The composition alone begets a strange sense of carnality that makes a girl blush. But, the silhouette of lights that entwine Vasquez and his band members reflect in sync with the perfect onslaught of sound. Maybe it’s something bigger than us all, something Deeper for sure…
For the Soft Moon’s live experience, we were well prepared, as we picked the mind of Luis Vasquez before his set, out on the patio of Great Scott where spring will eventually blossom.
Madi Silvers: Tell me about the inspiration for the new record, Deeper (out now on Captured Tracks and how it differs from the previous ones.
Luis Vasquez: The inspiration for this record was just to kind of rely on myself completely, and that’s also why I moved to a foreign place. Somewhere unfamiliar, so I could really focus on learning about who I am and what I am.
Where was that?
I wrote the record in Venice, Italy. I lived there for like a year and a half. It took close to a year to finish the record.
What did you learn about yourself?
Uhm, that I’m fucked up.
Aren’t we all?
Ha! Yeah. We all are. I’m just trying to relieve myself of the chaos I feel inside and by working on this record I can get closer to inner peace and happiness, and to get out of my hell.

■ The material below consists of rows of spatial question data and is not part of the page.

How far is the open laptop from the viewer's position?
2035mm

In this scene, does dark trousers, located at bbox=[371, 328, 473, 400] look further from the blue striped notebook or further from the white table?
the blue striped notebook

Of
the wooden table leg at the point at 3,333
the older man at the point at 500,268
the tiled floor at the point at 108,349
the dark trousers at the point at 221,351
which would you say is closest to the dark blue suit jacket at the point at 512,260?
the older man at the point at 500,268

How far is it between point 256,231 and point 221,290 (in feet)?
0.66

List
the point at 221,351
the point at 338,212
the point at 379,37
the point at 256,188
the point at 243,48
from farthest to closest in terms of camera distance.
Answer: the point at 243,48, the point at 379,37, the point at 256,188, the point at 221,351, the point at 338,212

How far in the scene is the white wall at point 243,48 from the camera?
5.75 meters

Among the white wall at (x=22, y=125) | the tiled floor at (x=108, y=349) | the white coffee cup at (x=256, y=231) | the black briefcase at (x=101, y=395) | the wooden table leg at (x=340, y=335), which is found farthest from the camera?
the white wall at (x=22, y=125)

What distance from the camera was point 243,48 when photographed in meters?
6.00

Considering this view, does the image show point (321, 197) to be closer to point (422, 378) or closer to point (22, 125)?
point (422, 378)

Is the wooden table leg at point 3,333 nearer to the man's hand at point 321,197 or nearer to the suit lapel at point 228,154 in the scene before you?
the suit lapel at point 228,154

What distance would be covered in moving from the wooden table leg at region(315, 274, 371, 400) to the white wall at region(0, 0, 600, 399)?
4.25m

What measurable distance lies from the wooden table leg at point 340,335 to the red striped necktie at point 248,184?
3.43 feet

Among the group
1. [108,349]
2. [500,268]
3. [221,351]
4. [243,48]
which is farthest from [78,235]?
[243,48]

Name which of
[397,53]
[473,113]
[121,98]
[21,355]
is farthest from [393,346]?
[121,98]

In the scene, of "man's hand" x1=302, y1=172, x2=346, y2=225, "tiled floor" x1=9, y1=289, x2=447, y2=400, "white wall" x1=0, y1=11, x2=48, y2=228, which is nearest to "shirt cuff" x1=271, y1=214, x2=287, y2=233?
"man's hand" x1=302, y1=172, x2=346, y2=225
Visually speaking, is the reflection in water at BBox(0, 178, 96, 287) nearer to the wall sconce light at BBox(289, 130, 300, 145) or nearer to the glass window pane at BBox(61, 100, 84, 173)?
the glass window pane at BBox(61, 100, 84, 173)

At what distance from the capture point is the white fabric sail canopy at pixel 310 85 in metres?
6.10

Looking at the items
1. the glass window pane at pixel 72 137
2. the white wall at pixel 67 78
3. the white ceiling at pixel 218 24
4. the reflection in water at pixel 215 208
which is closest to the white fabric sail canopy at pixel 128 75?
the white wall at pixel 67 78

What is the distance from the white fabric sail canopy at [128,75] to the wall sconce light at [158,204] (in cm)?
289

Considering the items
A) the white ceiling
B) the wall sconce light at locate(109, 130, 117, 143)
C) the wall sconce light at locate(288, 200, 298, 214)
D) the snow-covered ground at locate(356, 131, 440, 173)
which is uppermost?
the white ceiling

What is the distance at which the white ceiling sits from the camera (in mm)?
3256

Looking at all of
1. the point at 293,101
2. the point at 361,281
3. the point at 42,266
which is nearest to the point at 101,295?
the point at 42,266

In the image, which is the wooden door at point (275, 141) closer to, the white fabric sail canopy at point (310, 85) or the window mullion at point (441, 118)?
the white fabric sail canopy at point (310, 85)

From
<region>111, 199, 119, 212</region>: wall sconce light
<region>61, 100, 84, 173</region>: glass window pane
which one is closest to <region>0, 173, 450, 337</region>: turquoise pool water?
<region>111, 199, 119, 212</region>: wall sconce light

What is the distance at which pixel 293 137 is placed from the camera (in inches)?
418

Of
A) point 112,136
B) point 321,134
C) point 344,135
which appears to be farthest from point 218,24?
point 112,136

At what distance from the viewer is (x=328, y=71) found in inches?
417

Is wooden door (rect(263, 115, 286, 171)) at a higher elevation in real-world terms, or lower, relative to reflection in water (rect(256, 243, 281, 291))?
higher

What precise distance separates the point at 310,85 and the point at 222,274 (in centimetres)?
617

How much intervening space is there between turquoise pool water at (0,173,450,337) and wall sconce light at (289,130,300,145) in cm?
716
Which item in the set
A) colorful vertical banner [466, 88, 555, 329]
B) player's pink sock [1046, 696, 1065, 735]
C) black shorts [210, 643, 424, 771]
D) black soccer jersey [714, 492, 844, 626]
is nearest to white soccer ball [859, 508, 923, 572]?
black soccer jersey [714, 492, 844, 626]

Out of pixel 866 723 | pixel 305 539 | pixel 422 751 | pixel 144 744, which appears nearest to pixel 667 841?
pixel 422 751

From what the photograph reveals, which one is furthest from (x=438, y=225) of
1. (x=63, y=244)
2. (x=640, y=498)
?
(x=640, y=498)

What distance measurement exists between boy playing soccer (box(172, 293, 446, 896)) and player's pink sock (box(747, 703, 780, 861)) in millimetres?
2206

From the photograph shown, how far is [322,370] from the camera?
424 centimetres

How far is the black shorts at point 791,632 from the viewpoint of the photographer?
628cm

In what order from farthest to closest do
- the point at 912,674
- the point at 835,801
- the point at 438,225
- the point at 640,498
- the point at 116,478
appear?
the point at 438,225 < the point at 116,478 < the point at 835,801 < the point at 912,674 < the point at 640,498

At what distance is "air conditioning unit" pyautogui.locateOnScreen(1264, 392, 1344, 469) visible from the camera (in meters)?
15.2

And that was the purpose of the record. That’s why it’s called Deeper. It’s pretty literal.
How has Captured Tracks sort of influenced your music? What’s your relationship with them?
I don’t think the label has influenced me. I think in the very, very beginning when I first got signed, I discovered Mike Sniper’s band Blank Dogs. I really liked his band, and I found out later that the label owner had that band and we had similar sounds, and I think it kind of influenced me a little bit. Because at the time the bands that were on the label were a little bit darker, more post punk. It’s kind of broadened out now, you get the Mac Demarco and stuff like that. But, that’s pretty much it. The inspiration always comes just from my own existence, really.
So you don’t feel any kind of external force shaping your music at all?
I think that just being alive and experiencing life has an impact for sure, and that’s something I notice. It’s more of a subconscious thing.
What does the genre “neo-post-punk” and the term “retrofuturism” mean to you, how do they define you?
I have no idea what any of it means. I had no idea I was making post-punk or whatever you want to call it. It wasn’t until after the first release that journalists and fans were kind of categorizing me this way and comparing me with other bands. I didn’t know, it just comes out the way it comes out.
What would you define yourself as?
I read an interview where you said that you were retrofuturism, and I don’t really know what that means.
I don’t even know what that means. I said it like four or five years ago. Retrofuturism. I think retrofuturism because a lot of my sound has kind of an ’80s kind of vibe to it. But then there is a lot of innovation within the music as well. I’m always looking into the future and that’s probably where I came up with that term.
What is the future?
The future is the apocalypse.
So, this is the beginning of your tour and you guys have a pretty long list of dates ranging across the country, in Canada and Europe as well. How is it going?
I don’t know. I like to be active, I guess. I don’t like to be stagnant. I don’t want to be stagnant. If I’m stagnant, I just feel like I’m dying. It helps me feel alive when I’m touring, and I’m active like this. It is hard and it takes a while. I haven’t adapted to this tour yet. It’ll take another week or so before I’m in it. Now it still feels kind of surreal.